### Your instructions
Identify each line in the items below that contains the word "floor", and copy those lines.

[Stored dataset items]
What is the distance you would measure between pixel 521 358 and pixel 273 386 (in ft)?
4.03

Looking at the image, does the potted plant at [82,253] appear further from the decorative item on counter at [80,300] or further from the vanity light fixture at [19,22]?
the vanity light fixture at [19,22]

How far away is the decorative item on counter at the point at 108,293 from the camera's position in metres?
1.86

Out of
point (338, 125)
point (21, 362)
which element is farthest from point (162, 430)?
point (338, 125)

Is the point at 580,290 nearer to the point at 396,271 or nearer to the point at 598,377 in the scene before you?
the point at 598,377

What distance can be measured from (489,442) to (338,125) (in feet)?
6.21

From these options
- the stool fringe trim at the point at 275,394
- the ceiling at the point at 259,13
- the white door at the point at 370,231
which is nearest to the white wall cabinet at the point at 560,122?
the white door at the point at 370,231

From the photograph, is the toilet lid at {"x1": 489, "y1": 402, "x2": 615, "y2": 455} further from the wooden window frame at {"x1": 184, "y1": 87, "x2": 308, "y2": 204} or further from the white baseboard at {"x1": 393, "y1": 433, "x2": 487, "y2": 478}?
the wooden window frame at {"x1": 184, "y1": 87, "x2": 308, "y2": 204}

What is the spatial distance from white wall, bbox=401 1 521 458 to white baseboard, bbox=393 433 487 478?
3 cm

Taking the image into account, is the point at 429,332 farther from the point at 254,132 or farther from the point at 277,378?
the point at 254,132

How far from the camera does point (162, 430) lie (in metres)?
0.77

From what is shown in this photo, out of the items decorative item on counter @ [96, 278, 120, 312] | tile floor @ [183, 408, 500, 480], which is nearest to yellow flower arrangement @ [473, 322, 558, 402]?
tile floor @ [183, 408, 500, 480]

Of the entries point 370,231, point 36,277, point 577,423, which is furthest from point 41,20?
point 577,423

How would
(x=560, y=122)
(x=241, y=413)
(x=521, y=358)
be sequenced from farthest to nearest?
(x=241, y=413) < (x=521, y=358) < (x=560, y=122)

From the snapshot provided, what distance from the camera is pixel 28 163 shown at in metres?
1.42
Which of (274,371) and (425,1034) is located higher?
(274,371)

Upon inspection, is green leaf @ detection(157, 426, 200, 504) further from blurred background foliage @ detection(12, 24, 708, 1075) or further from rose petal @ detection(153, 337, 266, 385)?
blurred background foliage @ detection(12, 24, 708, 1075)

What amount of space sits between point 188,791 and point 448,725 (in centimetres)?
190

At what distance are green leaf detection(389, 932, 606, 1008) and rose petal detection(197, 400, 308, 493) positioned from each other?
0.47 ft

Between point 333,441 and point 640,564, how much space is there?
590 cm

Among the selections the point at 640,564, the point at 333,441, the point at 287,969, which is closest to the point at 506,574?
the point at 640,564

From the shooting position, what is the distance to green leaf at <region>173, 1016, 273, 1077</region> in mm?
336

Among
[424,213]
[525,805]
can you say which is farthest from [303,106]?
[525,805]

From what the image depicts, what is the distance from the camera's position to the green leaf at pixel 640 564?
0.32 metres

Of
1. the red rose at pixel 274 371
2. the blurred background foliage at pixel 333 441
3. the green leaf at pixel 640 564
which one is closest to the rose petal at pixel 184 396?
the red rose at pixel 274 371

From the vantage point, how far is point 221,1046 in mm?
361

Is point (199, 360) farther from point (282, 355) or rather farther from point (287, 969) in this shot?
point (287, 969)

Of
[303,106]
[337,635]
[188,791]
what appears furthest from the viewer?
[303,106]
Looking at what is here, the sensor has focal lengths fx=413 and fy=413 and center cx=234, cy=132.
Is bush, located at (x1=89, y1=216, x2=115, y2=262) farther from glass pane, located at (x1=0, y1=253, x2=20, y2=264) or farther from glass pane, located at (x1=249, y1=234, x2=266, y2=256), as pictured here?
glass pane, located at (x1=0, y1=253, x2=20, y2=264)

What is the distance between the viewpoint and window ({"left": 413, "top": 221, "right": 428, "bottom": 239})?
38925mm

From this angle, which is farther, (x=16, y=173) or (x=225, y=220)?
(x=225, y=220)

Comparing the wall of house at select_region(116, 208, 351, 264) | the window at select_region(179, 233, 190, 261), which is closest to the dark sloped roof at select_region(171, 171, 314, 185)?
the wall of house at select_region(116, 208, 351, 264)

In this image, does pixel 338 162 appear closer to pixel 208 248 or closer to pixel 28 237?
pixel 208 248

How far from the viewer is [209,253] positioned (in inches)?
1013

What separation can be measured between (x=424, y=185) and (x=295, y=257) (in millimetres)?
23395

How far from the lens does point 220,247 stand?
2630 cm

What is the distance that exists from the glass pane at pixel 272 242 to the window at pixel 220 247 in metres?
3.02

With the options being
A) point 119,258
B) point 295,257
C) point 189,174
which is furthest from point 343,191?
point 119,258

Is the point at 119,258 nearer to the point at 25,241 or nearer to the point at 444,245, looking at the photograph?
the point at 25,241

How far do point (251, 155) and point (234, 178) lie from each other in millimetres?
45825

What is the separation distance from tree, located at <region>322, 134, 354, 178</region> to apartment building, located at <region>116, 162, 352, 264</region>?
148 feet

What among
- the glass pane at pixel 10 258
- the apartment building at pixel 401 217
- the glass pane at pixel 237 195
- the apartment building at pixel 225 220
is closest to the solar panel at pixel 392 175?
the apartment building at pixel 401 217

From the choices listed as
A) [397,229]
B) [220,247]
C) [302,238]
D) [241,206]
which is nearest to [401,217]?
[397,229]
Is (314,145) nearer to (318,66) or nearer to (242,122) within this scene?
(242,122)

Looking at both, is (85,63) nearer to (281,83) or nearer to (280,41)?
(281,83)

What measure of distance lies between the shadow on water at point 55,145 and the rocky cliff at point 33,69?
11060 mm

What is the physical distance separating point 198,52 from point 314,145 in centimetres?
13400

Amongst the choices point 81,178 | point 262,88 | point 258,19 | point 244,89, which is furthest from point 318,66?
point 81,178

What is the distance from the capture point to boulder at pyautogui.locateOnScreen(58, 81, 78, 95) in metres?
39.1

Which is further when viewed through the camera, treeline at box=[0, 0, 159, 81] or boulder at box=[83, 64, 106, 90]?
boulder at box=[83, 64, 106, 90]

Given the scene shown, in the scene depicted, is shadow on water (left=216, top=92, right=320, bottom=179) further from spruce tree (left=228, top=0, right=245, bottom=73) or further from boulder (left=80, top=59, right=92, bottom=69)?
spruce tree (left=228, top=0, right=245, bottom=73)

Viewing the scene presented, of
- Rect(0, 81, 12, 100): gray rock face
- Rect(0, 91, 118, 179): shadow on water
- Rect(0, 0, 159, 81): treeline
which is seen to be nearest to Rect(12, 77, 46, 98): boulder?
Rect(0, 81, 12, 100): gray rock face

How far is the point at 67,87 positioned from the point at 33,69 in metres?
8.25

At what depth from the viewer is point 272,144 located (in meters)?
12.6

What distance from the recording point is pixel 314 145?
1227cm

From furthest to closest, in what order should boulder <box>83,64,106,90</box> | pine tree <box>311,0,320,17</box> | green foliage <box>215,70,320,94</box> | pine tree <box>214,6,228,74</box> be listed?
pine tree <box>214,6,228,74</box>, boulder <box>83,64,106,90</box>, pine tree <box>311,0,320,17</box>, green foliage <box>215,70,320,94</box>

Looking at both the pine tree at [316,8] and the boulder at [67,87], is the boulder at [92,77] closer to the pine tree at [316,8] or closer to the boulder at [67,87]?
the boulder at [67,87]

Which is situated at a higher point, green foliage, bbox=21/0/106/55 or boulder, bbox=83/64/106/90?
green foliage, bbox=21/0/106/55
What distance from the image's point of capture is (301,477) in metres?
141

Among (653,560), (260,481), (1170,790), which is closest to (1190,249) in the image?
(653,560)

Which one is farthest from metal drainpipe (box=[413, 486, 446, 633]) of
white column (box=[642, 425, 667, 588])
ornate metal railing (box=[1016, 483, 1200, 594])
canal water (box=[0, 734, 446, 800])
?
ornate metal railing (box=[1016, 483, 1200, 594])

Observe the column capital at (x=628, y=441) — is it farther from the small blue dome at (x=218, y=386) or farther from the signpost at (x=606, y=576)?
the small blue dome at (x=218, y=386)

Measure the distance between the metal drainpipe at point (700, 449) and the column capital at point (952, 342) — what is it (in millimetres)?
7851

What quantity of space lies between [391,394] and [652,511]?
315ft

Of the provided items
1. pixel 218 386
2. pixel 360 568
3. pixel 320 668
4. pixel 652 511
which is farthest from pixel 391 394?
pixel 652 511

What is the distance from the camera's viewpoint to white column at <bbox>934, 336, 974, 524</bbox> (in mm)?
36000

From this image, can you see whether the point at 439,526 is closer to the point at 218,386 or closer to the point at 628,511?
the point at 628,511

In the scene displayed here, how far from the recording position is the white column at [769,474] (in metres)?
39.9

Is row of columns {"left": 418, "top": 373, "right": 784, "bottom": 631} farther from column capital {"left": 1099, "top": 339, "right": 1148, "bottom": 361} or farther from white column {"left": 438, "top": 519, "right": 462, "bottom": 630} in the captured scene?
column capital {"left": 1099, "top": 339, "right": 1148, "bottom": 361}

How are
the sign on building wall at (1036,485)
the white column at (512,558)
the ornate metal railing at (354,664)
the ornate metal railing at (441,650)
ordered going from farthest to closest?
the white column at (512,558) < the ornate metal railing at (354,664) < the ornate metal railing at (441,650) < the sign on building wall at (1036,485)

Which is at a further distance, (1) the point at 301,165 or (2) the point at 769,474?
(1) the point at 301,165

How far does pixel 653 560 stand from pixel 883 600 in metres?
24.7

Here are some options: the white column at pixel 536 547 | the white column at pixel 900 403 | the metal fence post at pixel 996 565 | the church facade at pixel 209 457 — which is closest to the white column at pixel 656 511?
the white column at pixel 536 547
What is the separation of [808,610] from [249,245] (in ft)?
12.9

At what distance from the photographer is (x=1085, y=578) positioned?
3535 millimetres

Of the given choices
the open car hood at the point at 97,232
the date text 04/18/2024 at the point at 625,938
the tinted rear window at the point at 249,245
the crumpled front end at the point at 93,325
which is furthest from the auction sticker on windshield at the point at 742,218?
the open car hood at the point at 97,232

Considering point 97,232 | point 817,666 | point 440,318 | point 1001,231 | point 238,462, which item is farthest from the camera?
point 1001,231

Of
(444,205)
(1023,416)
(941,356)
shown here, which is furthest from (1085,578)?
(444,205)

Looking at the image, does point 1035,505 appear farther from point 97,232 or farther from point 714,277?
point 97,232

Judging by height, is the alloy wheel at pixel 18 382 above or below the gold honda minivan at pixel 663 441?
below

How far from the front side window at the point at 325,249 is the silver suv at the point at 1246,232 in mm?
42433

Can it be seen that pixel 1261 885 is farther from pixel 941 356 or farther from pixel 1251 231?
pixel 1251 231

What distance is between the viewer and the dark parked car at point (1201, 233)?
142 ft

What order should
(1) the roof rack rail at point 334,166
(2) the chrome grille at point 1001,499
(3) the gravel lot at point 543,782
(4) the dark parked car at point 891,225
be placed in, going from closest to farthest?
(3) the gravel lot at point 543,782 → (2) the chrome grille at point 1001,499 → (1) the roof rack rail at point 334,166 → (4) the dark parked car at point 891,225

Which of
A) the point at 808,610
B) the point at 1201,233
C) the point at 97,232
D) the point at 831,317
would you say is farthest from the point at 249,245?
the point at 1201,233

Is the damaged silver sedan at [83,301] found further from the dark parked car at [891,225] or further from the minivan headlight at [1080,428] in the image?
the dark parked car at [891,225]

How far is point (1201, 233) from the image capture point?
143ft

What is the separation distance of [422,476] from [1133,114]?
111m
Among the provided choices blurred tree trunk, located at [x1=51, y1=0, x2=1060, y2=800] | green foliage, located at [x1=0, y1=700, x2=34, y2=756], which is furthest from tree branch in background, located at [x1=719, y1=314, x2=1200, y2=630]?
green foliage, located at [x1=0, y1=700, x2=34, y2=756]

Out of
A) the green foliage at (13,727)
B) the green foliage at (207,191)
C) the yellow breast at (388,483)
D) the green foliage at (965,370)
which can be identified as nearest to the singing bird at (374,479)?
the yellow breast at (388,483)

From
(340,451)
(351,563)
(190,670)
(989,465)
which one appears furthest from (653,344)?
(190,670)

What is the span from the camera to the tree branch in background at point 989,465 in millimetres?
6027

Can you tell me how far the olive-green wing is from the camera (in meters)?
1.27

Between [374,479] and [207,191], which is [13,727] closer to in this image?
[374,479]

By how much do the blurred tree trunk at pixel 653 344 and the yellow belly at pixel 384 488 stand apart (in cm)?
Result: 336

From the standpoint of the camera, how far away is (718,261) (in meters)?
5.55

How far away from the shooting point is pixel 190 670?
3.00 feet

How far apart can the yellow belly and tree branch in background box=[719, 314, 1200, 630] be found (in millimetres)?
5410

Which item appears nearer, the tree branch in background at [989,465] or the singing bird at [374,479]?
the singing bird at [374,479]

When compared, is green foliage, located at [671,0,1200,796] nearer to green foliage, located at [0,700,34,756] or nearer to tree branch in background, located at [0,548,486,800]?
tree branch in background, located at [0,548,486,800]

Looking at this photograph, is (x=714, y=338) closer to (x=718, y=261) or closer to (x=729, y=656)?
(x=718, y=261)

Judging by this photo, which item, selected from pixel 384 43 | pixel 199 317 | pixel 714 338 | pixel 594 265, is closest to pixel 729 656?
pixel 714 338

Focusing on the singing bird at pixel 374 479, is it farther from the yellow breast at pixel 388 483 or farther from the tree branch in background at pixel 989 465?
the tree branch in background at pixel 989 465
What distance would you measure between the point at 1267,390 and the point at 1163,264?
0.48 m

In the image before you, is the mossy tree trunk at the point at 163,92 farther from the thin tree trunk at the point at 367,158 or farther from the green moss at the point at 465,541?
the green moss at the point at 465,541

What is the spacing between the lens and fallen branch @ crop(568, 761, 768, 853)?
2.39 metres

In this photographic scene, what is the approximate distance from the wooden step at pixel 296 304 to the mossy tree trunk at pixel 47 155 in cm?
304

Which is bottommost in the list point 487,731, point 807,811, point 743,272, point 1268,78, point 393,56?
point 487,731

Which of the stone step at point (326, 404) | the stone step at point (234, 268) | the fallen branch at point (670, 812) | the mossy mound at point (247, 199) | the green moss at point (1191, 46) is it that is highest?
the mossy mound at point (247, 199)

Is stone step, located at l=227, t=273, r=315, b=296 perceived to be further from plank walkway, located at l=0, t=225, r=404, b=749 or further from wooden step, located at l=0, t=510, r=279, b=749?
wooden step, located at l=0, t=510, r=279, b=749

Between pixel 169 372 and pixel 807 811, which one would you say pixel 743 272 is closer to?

### Response to this exercise
From what is shown in this photo, out of the items decorative item on counter @ [96, 278, 120, 312] | tile floor @ [183, 408, 500, 480], which is nearest to yellow flower arrangement @ [473, 322, 558, 402]?
tile floor @ [183, 408, 500, 480]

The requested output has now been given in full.